Geocities – UCLA’s Program Leading to Undergraduate Success
While doing a deep dive into the Geocities College Park Gallery, I found a site inconspicuously titled PLUS(at UCLA). As a Johns Hopkins student, I won’t shy away from the fact that other highly achieving colleges are interesting, so I decided to see what UCLA was up to during the early stages of website creation. It turned out the site was more interesting than I initially believed. PLUS UCLA stands for UCLA’s Program Leading to Undergraduate Success. UCLA’s PLUS program was one of the earliest attempts at mainstreaming student academic support online, and it was done through a Geocities webpage.
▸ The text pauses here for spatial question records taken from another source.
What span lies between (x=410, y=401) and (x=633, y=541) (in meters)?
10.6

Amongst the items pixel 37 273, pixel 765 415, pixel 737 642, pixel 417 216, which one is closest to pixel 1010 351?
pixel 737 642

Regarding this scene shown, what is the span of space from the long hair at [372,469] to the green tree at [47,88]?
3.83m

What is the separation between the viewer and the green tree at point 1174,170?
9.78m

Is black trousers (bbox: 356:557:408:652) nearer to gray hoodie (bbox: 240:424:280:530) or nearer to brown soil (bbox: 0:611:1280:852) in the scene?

The website was created by the programmer Jonathan Won who is credited with the website creation and upkeep in the PLUS Staff page on the website.
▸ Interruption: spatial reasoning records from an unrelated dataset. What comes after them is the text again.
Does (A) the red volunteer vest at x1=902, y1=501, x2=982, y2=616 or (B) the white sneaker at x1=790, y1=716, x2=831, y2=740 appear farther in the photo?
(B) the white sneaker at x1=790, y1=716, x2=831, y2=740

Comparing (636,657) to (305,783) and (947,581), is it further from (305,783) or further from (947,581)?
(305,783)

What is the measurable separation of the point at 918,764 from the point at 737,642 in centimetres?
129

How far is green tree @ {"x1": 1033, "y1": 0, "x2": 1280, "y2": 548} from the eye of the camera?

Won was likely paid by UCLA to create the website in an effort to capitalize on students’ increasing internet use during the late 90s and early 2000s. Because PLUS is a federally funded TRIO Student Support Services program, the goal of the web page creation would have been solely to reach more students and give them more opportunities for academic support or financial aid. It also means that Won’s creation would have been one of the more advanced webpages for this stage of the internet as it was the beneficiary of backing from a massive university. In reference to the circuit of culture’s consumption and identity, the website as it states, “specializes in providing a range of valuable services to first-generation college, low-income UCLA freshmen enabling them to excel academically and to ultimately graduate.” This consumer market is once again reiterated on a different page of the website this time stating that “PLUS focuses on providing personalized services to students whose parents do not have a college degree, and students whose families meet specific income requirements.” In essence, PLUS is a program UCLA devised to better advise their own low-income students on opportunities for scholarships, financial aid, or general help. This likely started in an attempt to make college more manageable for underprivileged students as without the proper support college can seem overwhelming and scare off a number of qualified candidates before they’ve even applied. This is supported by the widespread support PLUS provides which they listed on their About Plus page.
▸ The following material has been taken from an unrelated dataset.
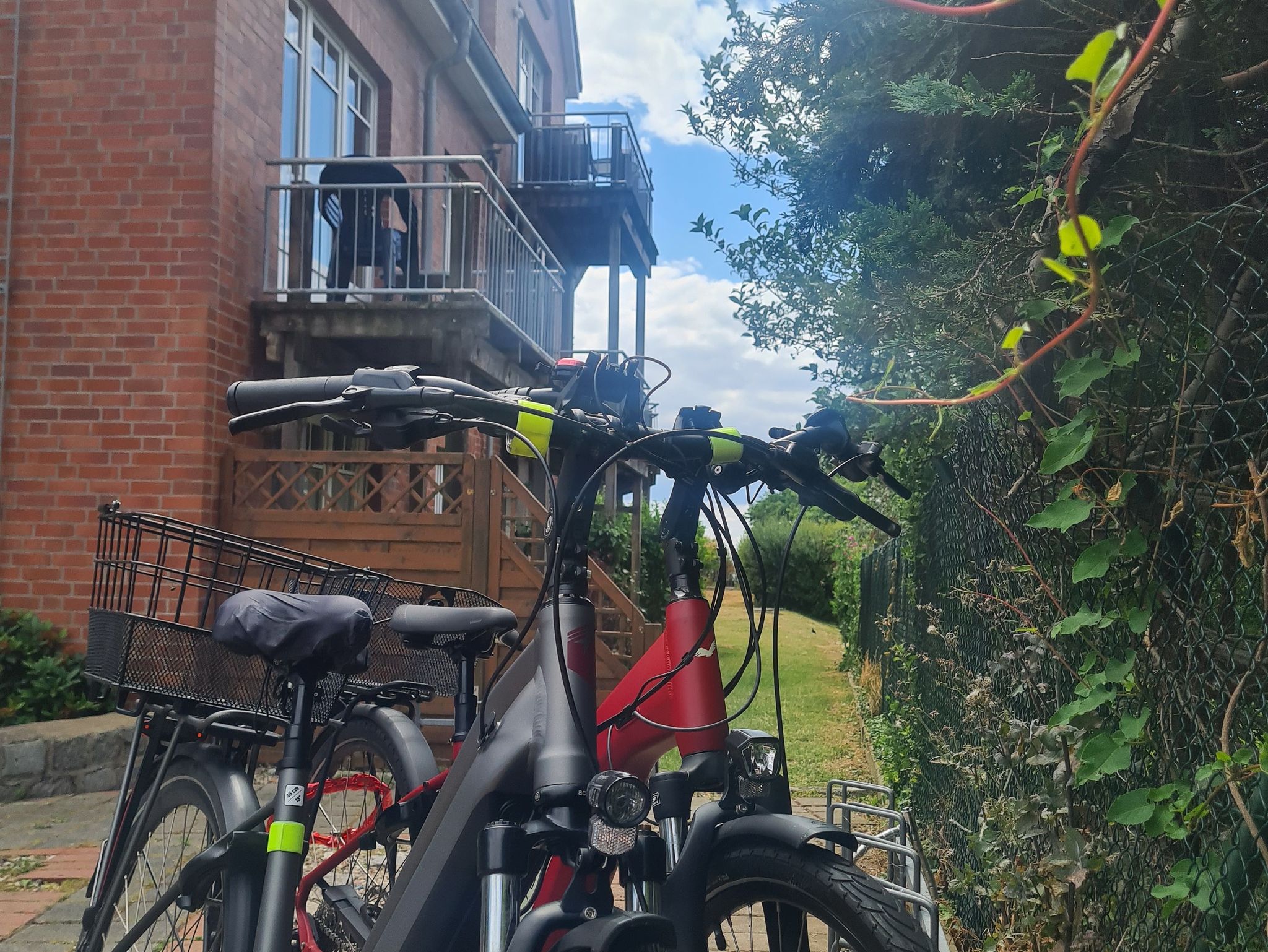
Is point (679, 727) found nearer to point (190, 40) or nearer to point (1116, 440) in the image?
point (1116, 440)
In order to understand the site more fully it’s important to look at its complete coverage. Different areas the webpage covers in addition to the Home page and About Us page include academic links such as Honors and Undergraduate programs, PLUS applications, career & job information links such as Job Direct, news and events, financial aid links such as AAP scholarships, map links such as Campus Map, and informative workshops. Each page includes a general title and then a number of condensed links making it easy for targeted students to find whatever resources they need. For reference, a screenshot of the career & job information does a much better of explaining this than I can.
The interactive links and condensed information are something students around the world would appreciate. Another aspect of the site in relation to consumption is a lack of effort to attract clicks from your random internet doom scrollers. If the aim of the site was to attract viewers it would likely look completely different and focus on colors and eye-catching images rather than an abundance of information and pages. This makes sense for what the site is trying to do. It was never made with the intention of reaching mass audiences as it is at its basis a school resource. The creators would have assumed that students would put the effort in to find the site making their job somewhat easier as they just needed to provide the information the students would be looking for. As seen in the image above the links combined with a short summary encompassing what they had to offer was good enough. Thus, the identity is defined by the students seeking opportunities to better themselves and therefore becomes more than just its site it becomes a necessary resource, something all great websites aim to achieve. Although I haven’t done enough research to truly confirm or deny whether or not sites like this exist for most colleges, I can speak for Johns Hopkins University and it seems in today’s world information has become exponentially more difficult to access in an attempt to improve websites. Although today’s college websites might offer more because they can be so large, and at times complicated it can take hours to find everything the PLUS website was able to provide in under 10 different pages all easily accessible by a single menu bar. I’m not saying early websites such as the PLUS webpage are the end all be all but I definitely believe it’s something to think about going forward. Simpler is sometimes just better.